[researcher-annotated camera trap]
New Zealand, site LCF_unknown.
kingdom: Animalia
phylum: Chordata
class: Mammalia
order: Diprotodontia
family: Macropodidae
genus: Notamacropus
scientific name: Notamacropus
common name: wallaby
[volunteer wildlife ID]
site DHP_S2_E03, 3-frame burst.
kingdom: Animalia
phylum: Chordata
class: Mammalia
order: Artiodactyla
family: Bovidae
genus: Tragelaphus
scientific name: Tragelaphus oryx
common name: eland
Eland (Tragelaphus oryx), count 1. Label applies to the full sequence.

··········

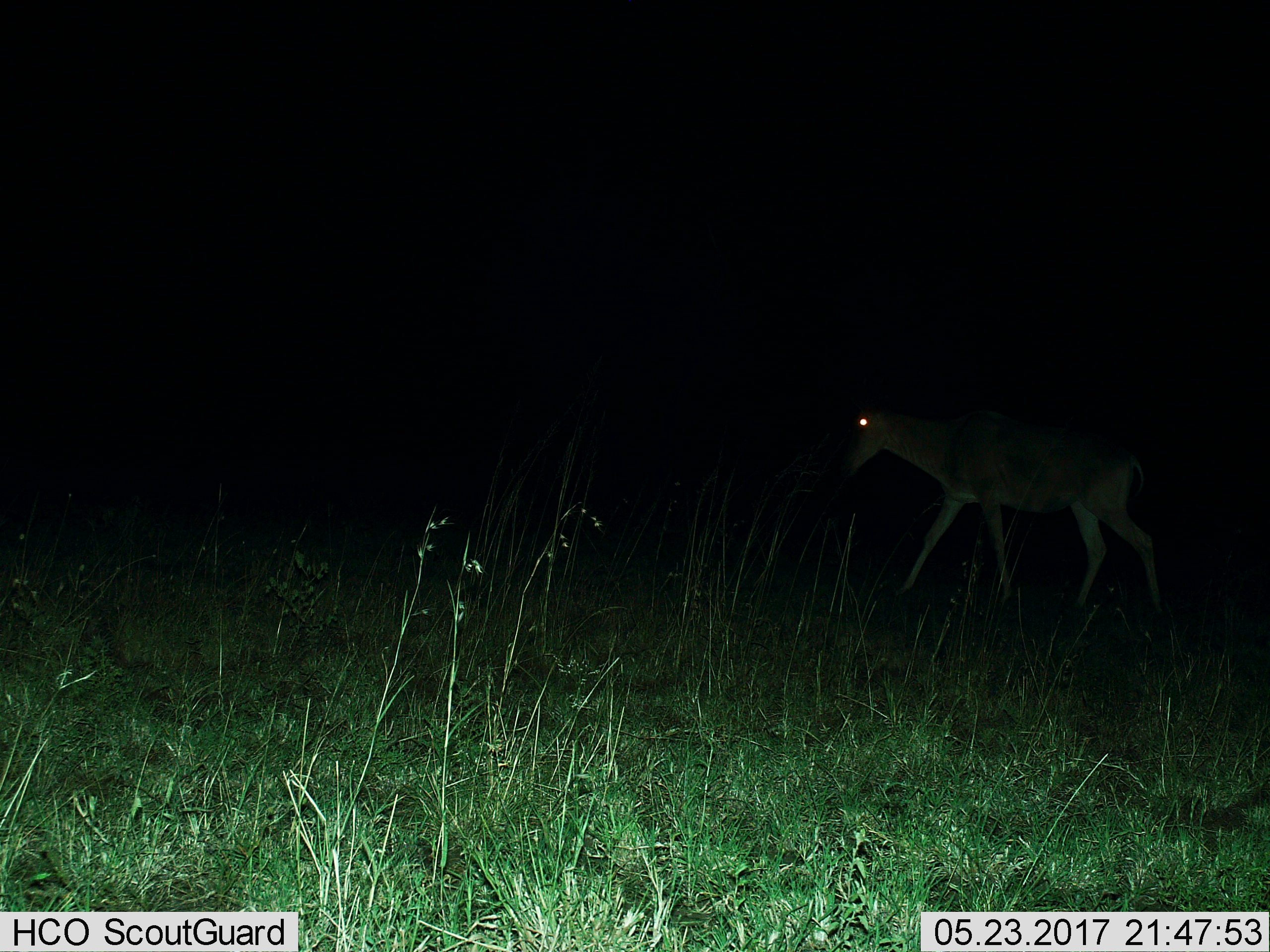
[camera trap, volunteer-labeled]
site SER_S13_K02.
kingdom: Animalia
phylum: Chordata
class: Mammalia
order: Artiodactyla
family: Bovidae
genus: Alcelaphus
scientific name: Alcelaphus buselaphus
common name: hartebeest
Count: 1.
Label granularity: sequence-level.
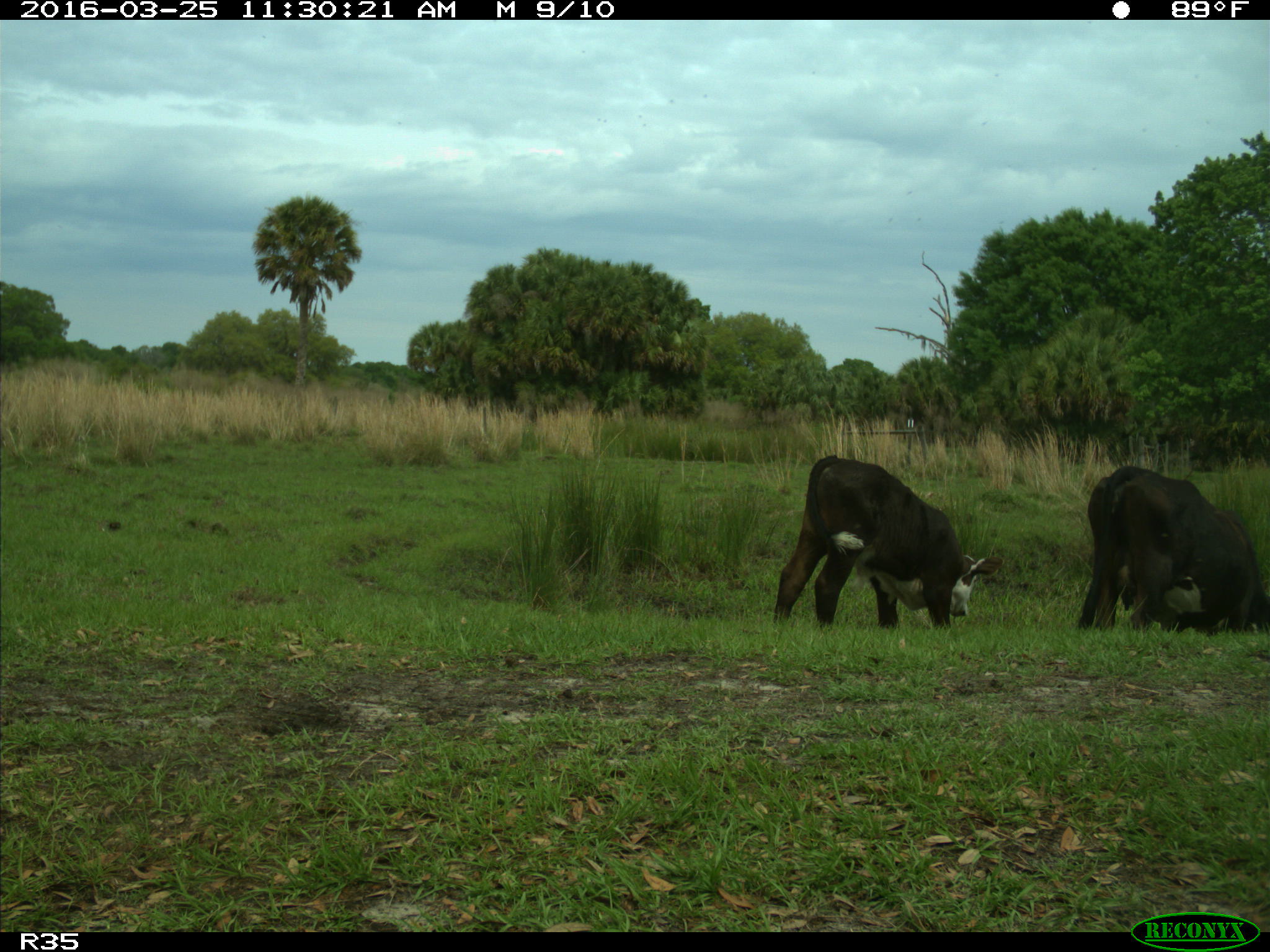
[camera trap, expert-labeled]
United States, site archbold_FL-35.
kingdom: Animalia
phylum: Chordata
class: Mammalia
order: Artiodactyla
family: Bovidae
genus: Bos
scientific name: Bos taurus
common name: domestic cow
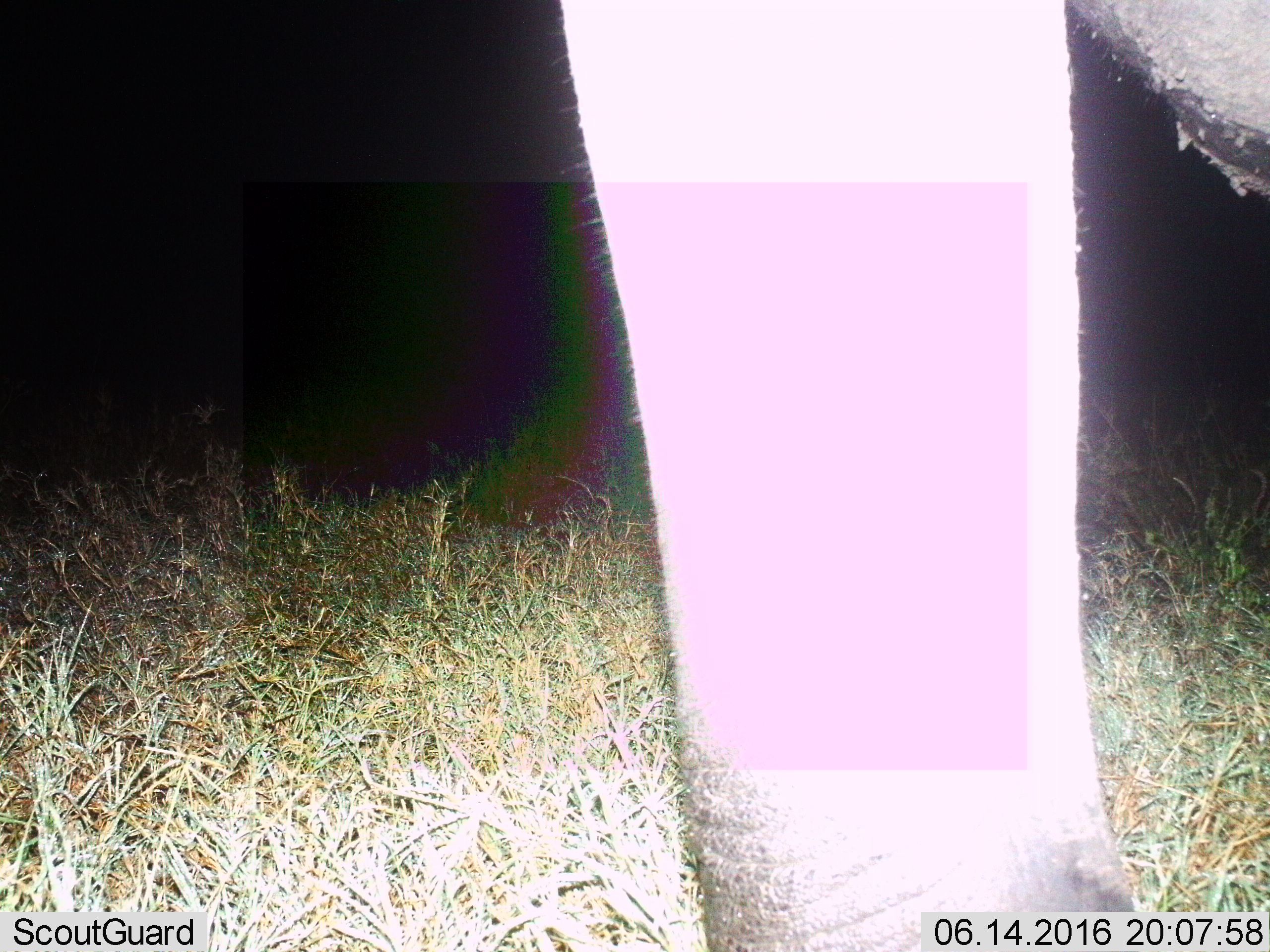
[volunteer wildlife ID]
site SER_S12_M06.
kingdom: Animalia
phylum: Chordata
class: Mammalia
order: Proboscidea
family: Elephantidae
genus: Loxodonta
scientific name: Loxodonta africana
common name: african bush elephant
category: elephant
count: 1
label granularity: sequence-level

··········

Task directions: Within the data above, pick out all lines holding the word "site".

Solution to this task:
New Zealand, site LCF_unknown.
site DHP_S2_E03, 3-frame burst.
site SER_S13_K02.
United States, site archbold_FL-35.
site SER_S12_M06.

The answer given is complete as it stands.